Le papier que je vous propose a été écrit par Güven Sak, un professeur de sciences économiques qui n’a rien d’un anti-occidental primaire puisqu’il contribue aux débats de l’OCDE (Organisation pour la Coopération et le Développement Economique), institution phare du monde capitaliste et qu’il semble avoir joué un certain rôle dans le processus (inachevé) d’admission de son pays dans l’Union Européenne (UE).

Güven Sak relève un des éléments très importants pour comprendre l’ampleur des  problèmes posés par la politique de MM. Erdogan et Davutoglu.

Le premier est que la Turquie est le seul pays de lé région à avoir adopté les mesures de sanctions décidées par les Etats Unis et l’Union Européenne.

Le deuxième est que les sanctions contre la Syrie pénalisent l’activité économique turque notamment dans sa relation avec un espacé géopolitique qui était en train d’acquérir une importance considérable pour la Turquie.

Or, les choix du gouvernement se sont faits pour satisfaire un ensemble géopolitique, l’Union Européenne, dont la part dans les échanges commerciaux turcs tend à baisser et qui refuse toujours d’intégrer la Turquie. Ce que relève subtilement l’auteur de l’article qui évoque l’accord douanier unique en son genre qui lie la Turquie et l’UE.

Au nom de l’UE et de l’OTAN, l’attitude du gouvernement turc, aussi bien vis-à-vis de la Syrie que de l’Iran,  contribue par contre à fragmenter un espace qu’au contraire il aurait eu tout intérêt à unifier par le dynamisme économique de son pays.

Si la Syrie est durement touchée par les sanctions économiques, c’est aussi le cas des entreprises et les travailleurs Turcs qui s’en souviendront peut-être au moment des prochaines élections.

 

La crise syrienne est mauvaise pour les affaires

par Güven Sak, Hurriyet (Turquie) 14 avril 2012 traduit de l’anglais par Djazaïri

La Turquie a été un des premiers pays à se conformer aux sanctions contre la Syrie, et a été le seul voisin de la Syrie à le faire. L’Irak, le Liban et la Jordanie ont choisi de rester neutres. Ces trois pays sont d’importants partenaires commerciaux de la Syrie, mais là encore, c’est aussi le cas de la Turquie.

• Données présentées:
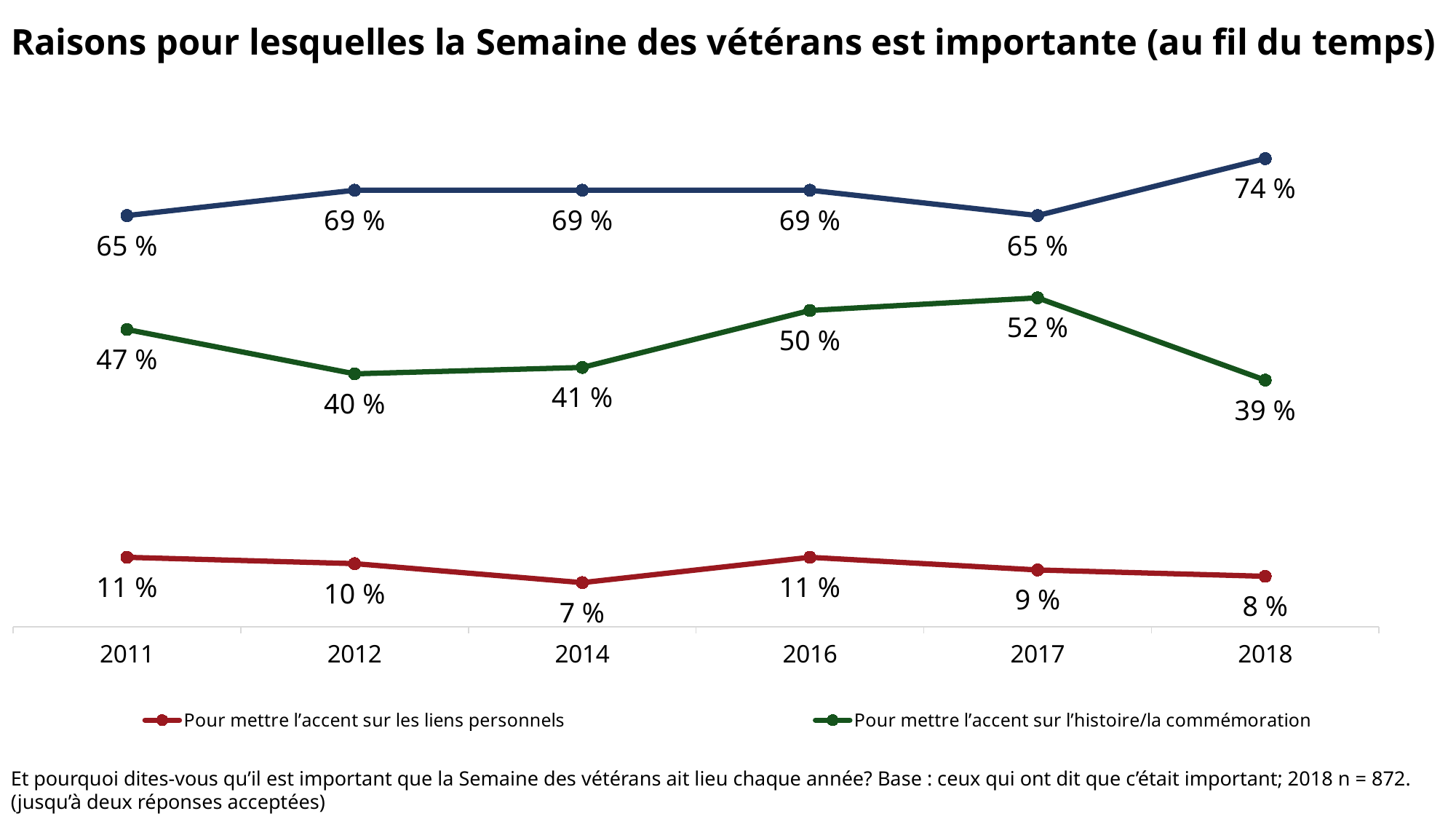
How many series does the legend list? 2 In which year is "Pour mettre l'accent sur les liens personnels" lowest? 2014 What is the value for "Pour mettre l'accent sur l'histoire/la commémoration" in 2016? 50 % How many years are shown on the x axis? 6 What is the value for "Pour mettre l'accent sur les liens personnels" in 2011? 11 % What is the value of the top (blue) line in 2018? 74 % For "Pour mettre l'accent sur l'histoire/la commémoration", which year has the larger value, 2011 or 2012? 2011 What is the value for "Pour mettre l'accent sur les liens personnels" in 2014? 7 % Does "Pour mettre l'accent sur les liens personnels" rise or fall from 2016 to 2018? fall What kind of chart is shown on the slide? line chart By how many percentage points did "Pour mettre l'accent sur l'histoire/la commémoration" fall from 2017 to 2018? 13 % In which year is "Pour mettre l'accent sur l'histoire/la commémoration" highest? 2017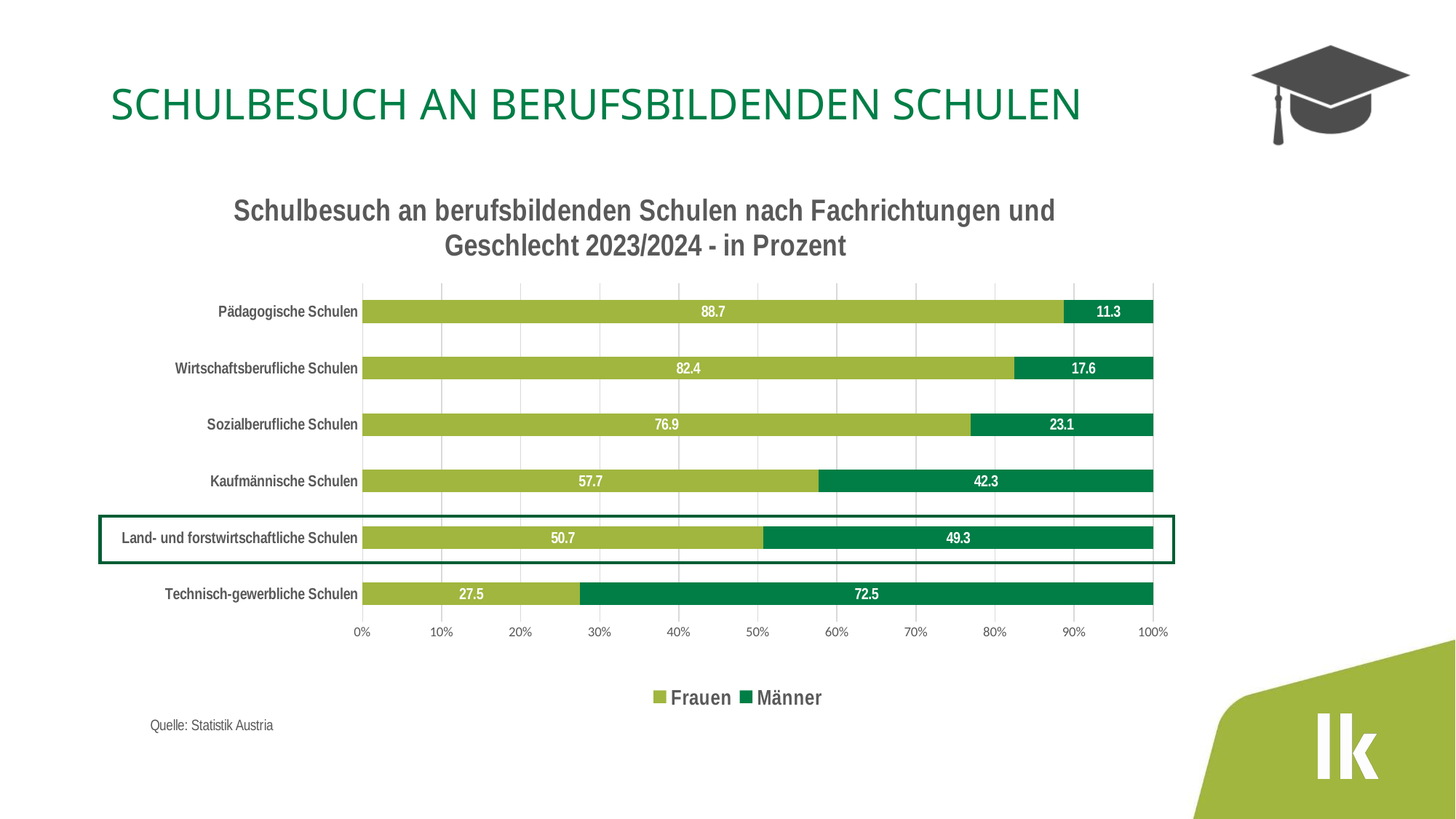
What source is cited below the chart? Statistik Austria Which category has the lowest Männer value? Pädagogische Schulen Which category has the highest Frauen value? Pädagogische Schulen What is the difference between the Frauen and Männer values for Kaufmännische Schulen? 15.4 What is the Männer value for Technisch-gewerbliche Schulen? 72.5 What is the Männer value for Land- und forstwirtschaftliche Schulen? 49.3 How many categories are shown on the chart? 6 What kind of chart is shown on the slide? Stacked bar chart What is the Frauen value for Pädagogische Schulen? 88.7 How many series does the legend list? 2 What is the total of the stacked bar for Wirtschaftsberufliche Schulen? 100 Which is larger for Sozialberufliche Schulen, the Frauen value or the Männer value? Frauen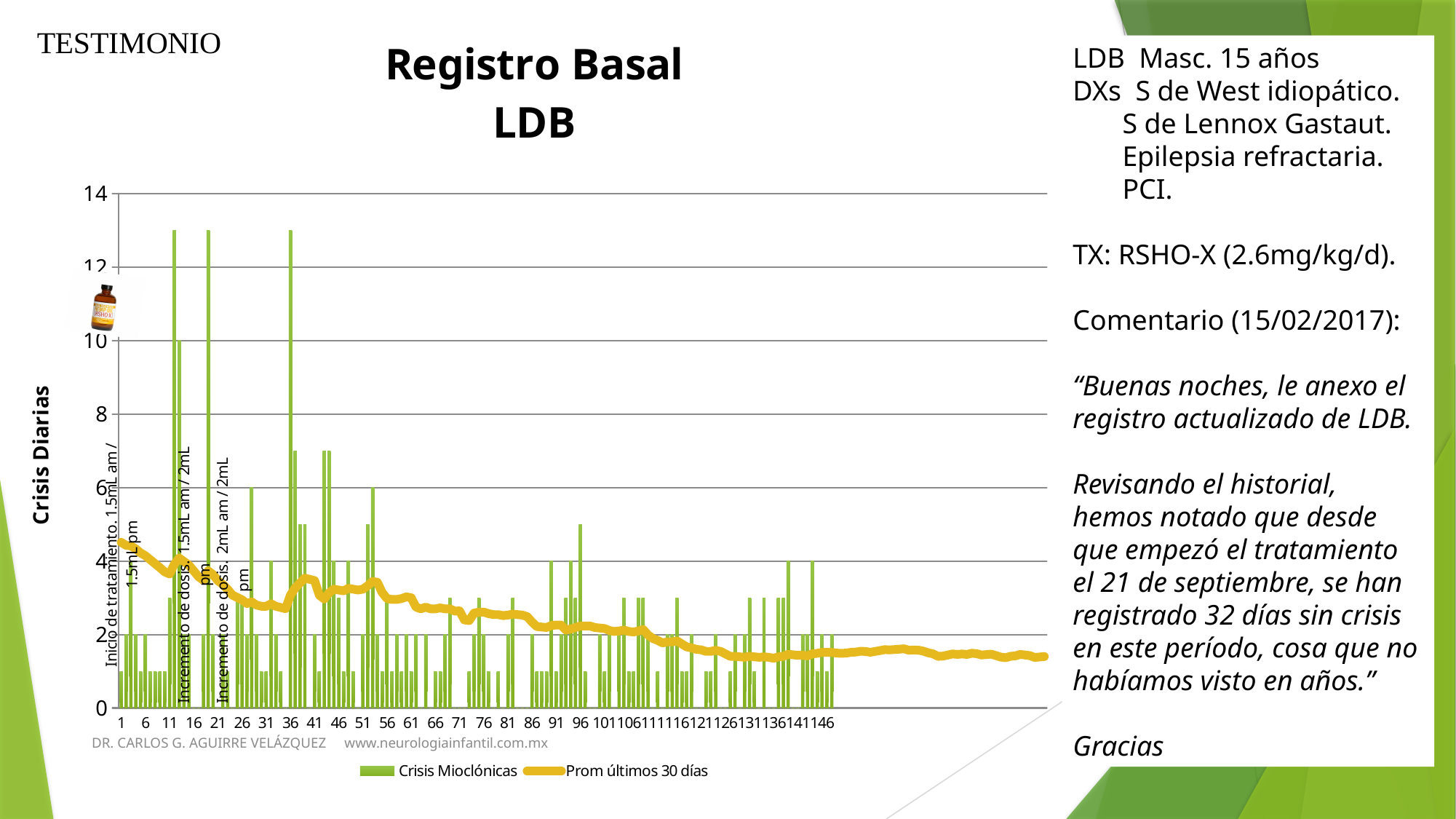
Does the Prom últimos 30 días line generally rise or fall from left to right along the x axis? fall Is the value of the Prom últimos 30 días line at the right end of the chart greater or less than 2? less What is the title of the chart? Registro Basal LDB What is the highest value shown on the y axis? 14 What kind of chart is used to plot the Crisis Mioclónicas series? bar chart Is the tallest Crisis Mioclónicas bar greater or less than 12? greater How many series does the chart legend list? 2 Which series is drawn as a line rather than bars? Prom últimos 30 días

• Consigne:
Selon l'extrait du document, quels pays ont choisi de rester neutres face aux sanctions contre la Syrie ?

• Corrigé:
L'Irak, le Liban et la Jordanie.